Le Cheikh Hamad bin Khalifa Al-Thani du Qatar effectuera sa première visite officielle en Israël en nombre prochain. Le richissime petit Etat du Golfe arabique continue ainsi de courtiser l’Etat juif au moment où il tisse des liens avec les régimes islamistes établis en Egypte, en Tunisie et en Libye. Ambitieuse ? Opportuniste ? Erratique ? La politique étrangère qatarie surprend et interroge plus que jamais.

Longtemps un secret de polichinelle, l’amitié qatarie-israélienne est aujourd’hui officielle. Selon The Algemeiner, un journal juif américain, l’émir du Qatar, Cheikh Hamad bin Khalifa Al-Thani, se rendra en personne pour la première fois en Israël dans le cadre d’un voyage d’Etat en novembre 2013. Objectif : faire les yeux doux aux entreprises high tech israéliennes pour promouvoir un transfert de compétences. Il s’agit là d’un nouveau pas vers la normalisation des rapports du Qatar avec l’entité sioniste, lui qui a financé une partie de la campagne électorale du Premier ministre israélien Benyamin Netanyahu en janvier dernier, selon le site Oumma.com.

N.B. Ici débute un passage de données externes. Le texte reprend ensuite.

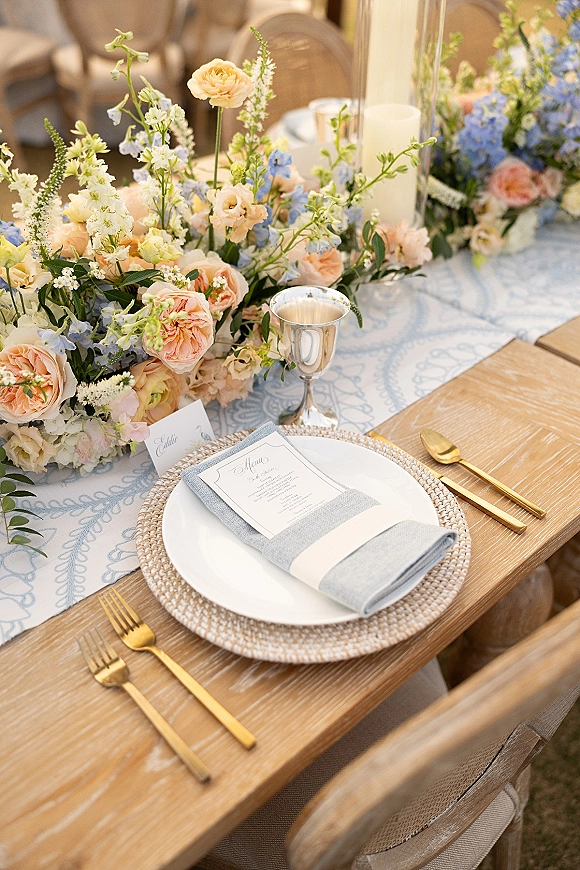 Reception tablescape with wedding table centerpiece of pastel roses and blue blooms, pillar candles, gold flatware on a wood table outdoors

Une politique étrangère « tous azimuts »

Si l’annonce de la visite officielle de l’émir du Qatar en Israël surprend peu, c’est la politique étrangère étrangère de Doha qui, elle, intrigue. Comment Cheikh Hamad bin Khalifa Al-Thani peut-il être à la tête de la chaîne Al-Jazeera, qui évoque Israël comme « la Palestine occupée », et à la fois normaliser ses relations avec le colonisateur ? Comment le Qatar peut-il soutenir financièrement l’arrivée au pouvoir des Frères Musulmans en Egypte et d’Ennahda en Tunisie après le Printemps arabe et être un bastion occidental, en hébergeant la plus grande base militaire américaine de la péninsule arabique ? Hyper-active, confuse voire paradoxale, la politique étrangère qatarie est qualifiée à juste titre de « tous azimuts ». Une énigme, une « anomalie géopolitique » pour reprendre l’expression employée par Madhi Laza, auteur de Le Qatar aujourd’hui.

« Obsédé par l’ambition d’exister »

Pour Olivier Da Lage, auteur de Qatar, les nouveaux maîtres du jeu, le petit Etat gazier ne mène pas une diplomatie du portefeuille. S’il entreprend des actions autant contradictoires, c’est qu’il ne poursuit en réalité qu’un seul but : exister. « L’émir du Qatar, cheikh Hamad ben Khalifa Al Thani, est obsédé par l’ambition de laisser à ses héritiers un pays qui compte sur la carte du monde lui qui était inconnu il y encore une vingtaine d’années », a expliqué à l’AFP le 26 mars dernier ce journaliste de RFI. Pragmatique, le Qatar semble payer le prix fort pour « exister », quitte à accentuer la division entre les Etats arabes.

S’il s’est très rapidement imposé sur la scène international comme un acteur influent, le Qatar ne pourra certainement pas poursuivre sur la voie du « tous azimuts » bien longtemps. Déjà en 2009, l’attitude du Qatar exaspérait plus d’un. A l’instar des Etats-Unis, qui, par la voix du sénateur John Kerry, aujourd’hui Secrétaire d’Etat, avaient exprimé leur agacement. Lors d’une visite au Qatar, John Kerry avait ainsi déclaré que « le Qatar ne peut pas être un allié de l’Amérique le lundi et envoyer de l’argent au Hamas le mardi ».